# Teks Sumber

========================================================================

Kami Belum Lupa: Aksi Mengungkit Peristiwa Kelam di Tengah Gelapnya Ketidakadilan

Jember tanggal 21 bulan Mei, sekelompok remaja berdiri tegap di tengah arus lalu lintas kota, dengan memegang poster aksi, salah satunya bertuliskan “27 tahun kami belum lupa”. 27 tahun lalu terjadi peristiwa reformasi dengan lengsernya presiden Soeharto. Lantas mengapa mereka tetap mengungkitnya?,

Koordinator Lapangan (Korlap), Tata menyampaikan, “Bahwa aksi ini diinisiasi sebagai bentuk peringatan khususnya atas tragedi Semanggi dan Trisakti.”

Para massa aksi menyalurkan suaranya lewat poster-poster dan pembacaan orasi maupun puisi sebagai bentuk ketidakpuasan atas tragedi semanggi dan Trisakti. Aksi berlangsung dengan damai dan mendapatkan pengawalan dari aparat kepolisian.

Menjelang maghrib, mereka menata foto para jenderal dengan menaburkan bunga dan dilanjutkan dengan aksi membakar foto para jenderal tersebut. Aksi tersebut sebagai bentuk kekecewaan terhadap para jenderal yang telah melakukan pelanggaran HAM berat.  Salah satu jenderal yang dikontraskan pada aksi ini yaitu Prabowo Subianto sebagai wujud bagaimana seorang pelanggar HAM berat dapat menjadi presiden di era ini.

Foto ini menangkap suatu momen aksi perlawanan. Aksi ini bukan sekadar bentuk ekspresi dan panjat sosial semata, tetapi juga ruang untuk merawat memori kolektif peristiwa kelam 98. Mereka bersuara bukan hanya untuk kelompoknya saja, tetapi mewakili yang tak lagi bisa bersuara dan mereka yang masih terus menuntut keadilan.

========================================================================

# Yang Dikerjakan
Ketik ulang semua isi teks tentang aksi peringatan di Jember, mulai dari "Jember tanggal 21" terus ke bawah hingga "dari aparat kepolisian.".

# Data yang Diberikan

========================================================================

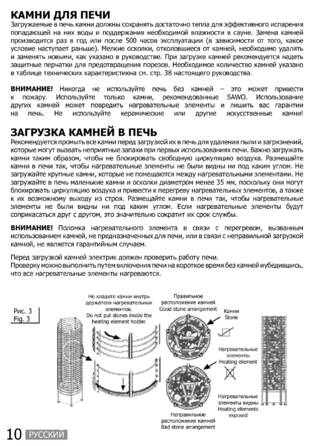 SAWO Tower Ni2, cтраница 10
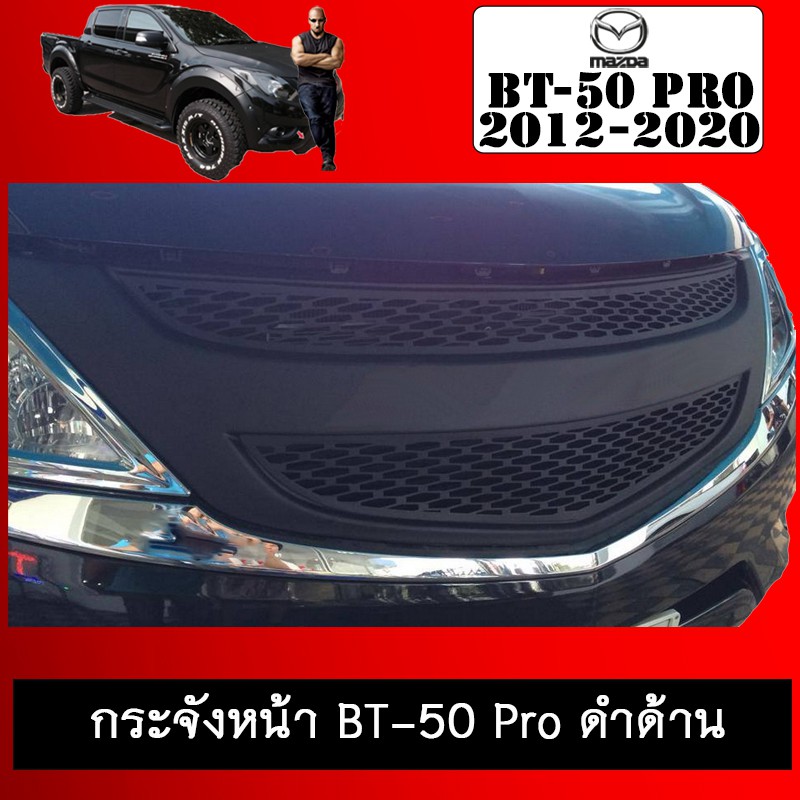 กระจังหน้า BT-50 Pro 2012-2020 ดำด้านAO BT50 Pro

========================================================================

# Jawaban
Jember tanggal 21 bulan Mei, sekelompok remaja berdiri tegap di tengah arus lalu lintas kota, dengan memegang poster aksi, salah satunya bertuliskan “27 tahun kami belum lupa”. 27 tahun lalu terjadi peristiwa reformasi dengan lengsernya presiden Soeharto. Lantas mengapa mereka tetap mengungkitnya?,

Koordinator Lapangan (Korlap), Tata menyampaikan, “Bahwa aksi ini diinisiasi sebagai bentuk peringatan khususnya atas tragedi Semanggi dan Trisakti.”

Para massa aksi menyalurkan suaranya lewat poster-poster dan pembacaan orasi maupun puisi sebagai bentuk ketidakpuasan atas tragedi semanggi dan Trisakti. Aksi berlangsung dengan damai dan mendapatkan pengawalan dari aparat kepolisian.